Recovering Alcoholic SLASH Gets Beer Gift From U2

Recovering Alcoholic SLASH Gets Beer Gift From U2

An act of kindness by Irish rockers U2 appears to have backfired when the band sent a case of Guinness beer to welcome Slash to Dublin who was in town to play a gig at the 3Arena.

The problem? Slash is a recovering alcoholic who has spoken publicly about his battle with the bottle.

"I come from, not an alcoholic background, but my dad was a drinker and people in my family were drinkers, and being born in England that was just part of pub culture," Slash previously said in an interview with Classic Rock.

"[I] know that if I thought I could casually have a drink or casually do whatever, that would leave that door open. I know how that works, because I've done it before, so I just abstain from it altogether."

Slash appeared to laugh off U2's mistake when he took to Twitter to thank them.

"Many thanks to @U2 for the 'Welcome to Dublin' case of Guinness! The only thing I miss about being sober," he wrote.

Slash recalled during a recent interview with BBC Radio 6 the first time he ever performed sober after years of drug abuse. Slash, who got clean in 2006, told interviewer Shaun Keaveny that he was with VELVET REVOLVER and still in rehab when he first stepped on stage straight. He recalled, "There was a point when VELVET went out and did a real quick tour around California. And so I left rehab and went out and did this tour, and it was the first time I'd been on stage sober — ever. [Laughs] That was a trip and it was a little shaky, but you get past that pretty quickly. 'Cause you're in the moment; you can't just sit there and go, 'Oh my God, I can't do this.' You have to do it. So I got over that pretty quickly."

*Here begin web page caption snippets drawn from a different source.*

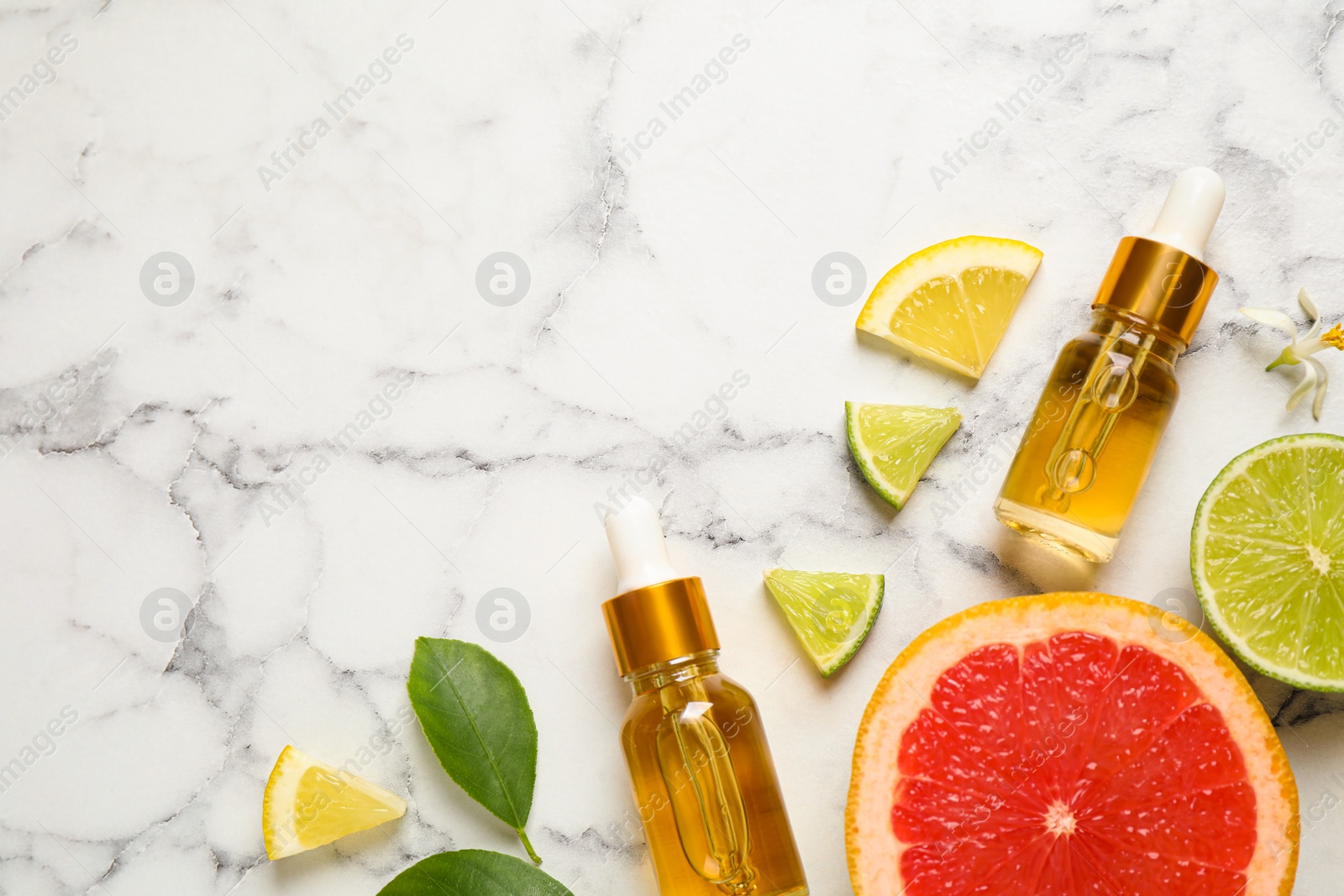 Photo of Flat lay composition with bottles of citrus essential oil on white marble background. Space for text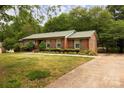 Single story brick home with a well manicured lawn, metal roof, and concrete driveway at 3012 Morgan Mill Rd, Monroe, NC 28110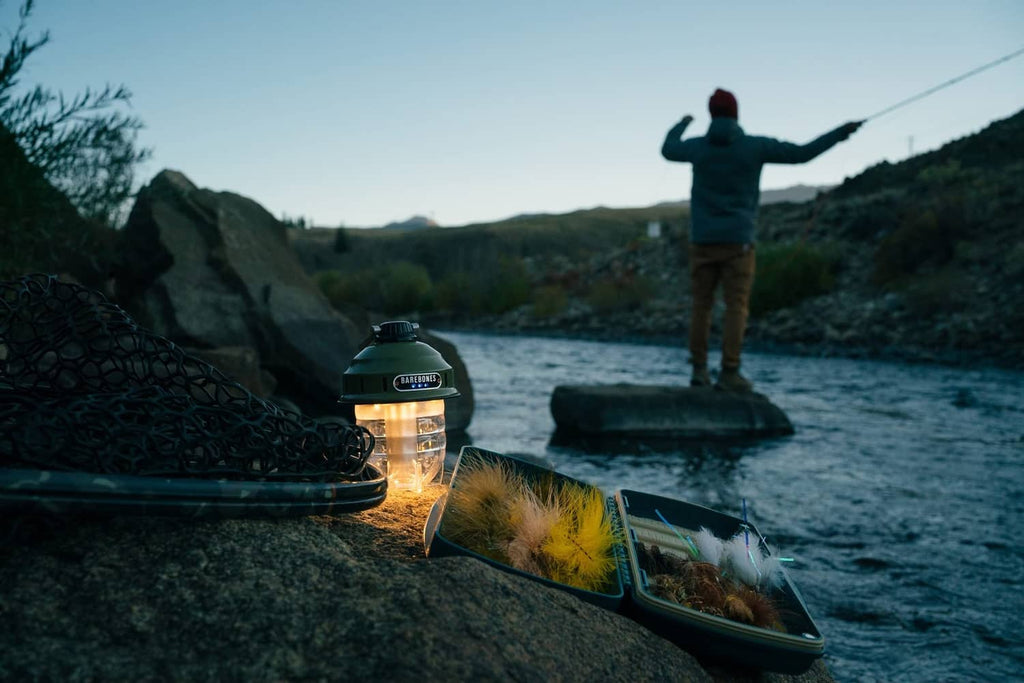 Olive drab camping lantern with warm LED glow on rock beside folded gear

Slash told The Pulse Of Radio a while back how he knew it was finally time to get clean. "When I was doing all that stuff and I woke up at the hospital enough times or on the kitchen floor or whatever the deal was, there was a point there when all of a sudden I realized that these near-death experiences are too commonplace and I probably shouldn't be here," he said. "And I think at that point I figured I probably only have a few more trump cards left, if any, so I figured it's probably time to sort of focus on trying to be a little bit more responsible."

Tom Zutaut, a former Geffen Records executive who was responsible for signing Slash's first band, GUNS N' ROSES, was famously quoted as saying that at the height of the band's success he was worried that he would one day turn on the radio and find out that Slash had died of an overdose.

Slash's third solo album, "World On Fire", was released on September 15.